## Text to read
## START
Flixton F.C. were an English football club based in Flixton, near Urmston in Greater Manchester. They played in the North West Counties Football League Premier Division until 2012 when they resigned from the league. In the late 1990s they spent some time in the Northern Premier League. Previously they had also played in the Manchester League, the Lancashire & Cheshire Amateur League and the South Manchester and Wythenshawe League. They were members of the Manchester Football Association. They most recently played their home games at Valley Road in Flixton.

History
The club was formed in 1960, playing firstly in the South Manchester and Wythenshawe League before moving to the Lancashire & Cheshire Amateur League in 1964.

South Manchester & Wythenshawe League - 1960-1964
Their time in this league is still unclear, and it is probable that they were not known as Flixton during this time. Possibly played under the St Johns name, a local Flixton club in the South Manchester & Wythenshawe League, and this was the club that many of the first Flixton FC players came from.  It appears that the team only played as Flixton from 1964 onwards.

Lancashire & Cheshire Amateur League - 1964-1973
They applied to join the Lancashire & Cheshire Amateur League in 1964 as Flixton Villa but were accepted only on the proviso that they dropped "Villa".

Playing as Flixton for the 1964-65 season in Division Three, their home games were played at Urmston Meadows in Urmston.  They won the division in this their first season.  In those days, the league didn't have a Premier Division, so Division 3 was the correct division number at the time they won it. 

The title was won after finishing level on points with South Manchester, but below them on goal difference.  However the league had a play-off if teams finished on level points where divisional championship, promotion or relegation were concerned. So the Division Three title was won by winning the Championship play-off against South Manchester.  

They finished Division Two runners-up in 1969-70, two points behind Division Two champions - the original Cheadle Heath Nomads.  This gained them promotion to Division One for the 1970-71 season.

Their time in Division One was short-lived as a next-to bottom finish in 1970-71 saw them return to Division Two.  They returned to the top flight after another 2nd place finish, 5 points behind Division Two champions Old Urmstonians.  Flixton's final season in the Lancashire & Cheshire Amateur League saw them finish 5th in Division One.
## END
## Directives
A – List each line of the records that contains the string "camera", treating uppercase and lowercase as distinct.
B – Extend the account of Flixton F.C. above, starting from the point at which it ends.

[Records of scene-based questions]
## START
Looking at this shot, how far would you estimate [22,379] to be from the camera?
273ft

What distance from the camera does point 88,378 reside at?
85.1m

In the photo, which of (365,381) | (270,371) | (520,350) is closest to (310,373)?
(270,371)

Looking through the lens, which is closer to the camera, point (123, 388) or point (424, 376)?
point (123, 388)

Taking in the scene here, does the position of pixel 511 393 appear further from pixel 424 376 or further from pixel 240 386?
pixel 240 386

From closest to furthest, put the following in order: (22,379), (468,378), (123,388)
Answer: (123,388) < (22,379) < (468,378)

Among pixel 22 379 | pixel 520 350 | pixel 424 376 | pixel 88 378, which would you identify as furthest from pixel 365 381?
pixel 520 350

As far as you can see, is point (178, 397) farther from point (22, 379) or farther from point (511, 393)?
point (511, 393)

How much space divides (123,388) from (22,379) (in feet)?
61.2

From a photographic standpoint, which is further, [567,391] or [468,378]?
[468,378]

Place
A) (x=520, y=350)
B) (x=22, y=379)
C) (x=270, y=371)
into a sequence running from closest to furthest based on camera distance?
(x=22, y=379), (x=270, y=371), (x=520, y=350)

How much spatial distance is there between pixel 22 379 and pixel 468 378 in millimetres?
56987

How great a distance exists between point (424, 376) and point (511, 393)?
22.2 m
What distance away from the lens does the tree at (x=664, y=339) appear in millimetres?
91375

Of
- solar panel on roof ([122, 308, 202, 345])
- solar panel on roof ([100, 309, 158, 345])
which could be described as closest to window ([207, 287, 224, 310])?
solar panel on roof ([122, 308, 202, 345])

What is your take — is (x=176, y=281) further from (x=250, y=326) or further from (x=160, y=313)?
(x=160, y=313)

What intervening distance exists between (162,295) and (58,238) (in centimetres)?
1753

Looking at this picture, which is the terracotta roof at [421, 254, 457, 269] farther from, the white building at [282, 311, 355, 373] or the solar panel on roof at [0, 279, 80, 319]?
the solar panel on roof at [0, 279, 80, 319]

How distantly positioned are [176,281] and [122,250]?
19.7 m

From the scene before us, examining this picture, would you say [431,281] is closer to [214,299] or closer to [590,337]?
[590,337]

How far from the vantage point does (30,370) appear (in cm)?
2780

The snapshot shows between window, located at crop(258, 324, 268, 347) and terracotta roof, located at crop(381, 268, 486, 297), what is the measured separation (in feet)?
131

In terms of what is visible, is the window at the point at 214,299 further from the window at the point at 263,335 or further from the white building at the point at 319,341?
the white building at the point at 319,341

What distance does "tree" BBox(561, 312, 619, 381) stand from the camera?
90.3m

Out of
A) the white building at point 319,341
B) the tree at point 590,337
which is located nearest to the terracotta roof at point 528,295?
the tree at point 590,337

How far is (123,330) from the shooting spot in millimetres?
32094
## END
## Results of the tasks
A –
Looking at this shot, how far would you estimate [22,379] to be from the camera?
What distance from the camera does point 88,378 reside at?
Looking through the lens, which is closer to the camera, point (123, 388) or point (424, 376)?
into a sequence running from closest to furthest based on camera distance?
What distance does "tree" BBox(561, 312, 619, 381) stand from the camera?

B –
Manchester League - 1973-1986
Flixton then moved to the Manchester League in 1973, finishing 4th in Division Two (the 3rd level) in their first season in the league.  There was no Division Two the following season, so were moved to Division One and finished 7th in 1974-75, then 3rd the following season and then 4th in 1976-77.

1977-78 season saw Flixton win promotion to the Manchester League Premier Division by winning the Division One title, 5 points clear of 2nd placed Huntley.  In their first Premier Division season, they finished 1978-79 as runners-up to Salford Amateurs. They just avoided relegation the following season 1979-80, finishing 14th of 16 teams, but recovered to finish 5th the following season.

Runners-up spot was achieved again in 1981-82, finishing 5 points behind Abbey Hey. Finishing 3rd, 4th and 7th the next three seasons, they ended their spell in the Manchester League in 1985-86 with another runners-up spot, this time just 2 points behind Maine Road.

North West Counties League - 1986-1996
In 1986 Flixton joined the North West Counties Football League, playing in Division Three in their first season, 1986–87 when they finished as runners-up. The following season Division Three was absorbed into Division Two and the club again finished as runners-up, winning promotion to Division One. In their first season in Division One they finished in seventh place. In 1993–94 they were relegated on goal difference. However, they bounced straight back up when they were Division Two champions the following season. They followed that up with a Championship won in 1995–96, winning Division One, and achieving promotion to the Northern Premier League Division One. They also reached the semi-finals of the FA Vase where they lost to Brigg Town after starting the competition in the second qualifying round.

Northern Premier League - 1996-2000
Flixton finished in 13th in their first season in the Northern Premier League, 1996–97 when they also reached the third qualifying round of the FA Cup. They again reached the third qualifying round of the FA Cup 1998–99. However, in 1999–2000 they finished in 21st place and were relegated back to the North West Counties Football League Division One.

North West Counties League - 2000-2012
Back in the North West Counties League, Flixton struggled in the following season, finishing in 20th place, just avoiding a second successive relegation. After another season of struggle in 2001–02 they were relegated back to Division Two in 2002–03 when the club's main sponsor, the managers and the first team players all left.

In 2003–04 they finished in fifth place in Division Two. The following season though they finished in 18th after having 21 points deducted. They were promoted back to Division One in 2005–06, finishing as runners-up. In 2006–07 they finished in 13th place and also reached the fourth round of the FA Vase. In 2007–08 they finished in 8th place.

The club dissolved in 2012 after poor supporter attendance.

Stadium

Flixton first played at Urmston Meadows in Urmston before moving to Valley Road.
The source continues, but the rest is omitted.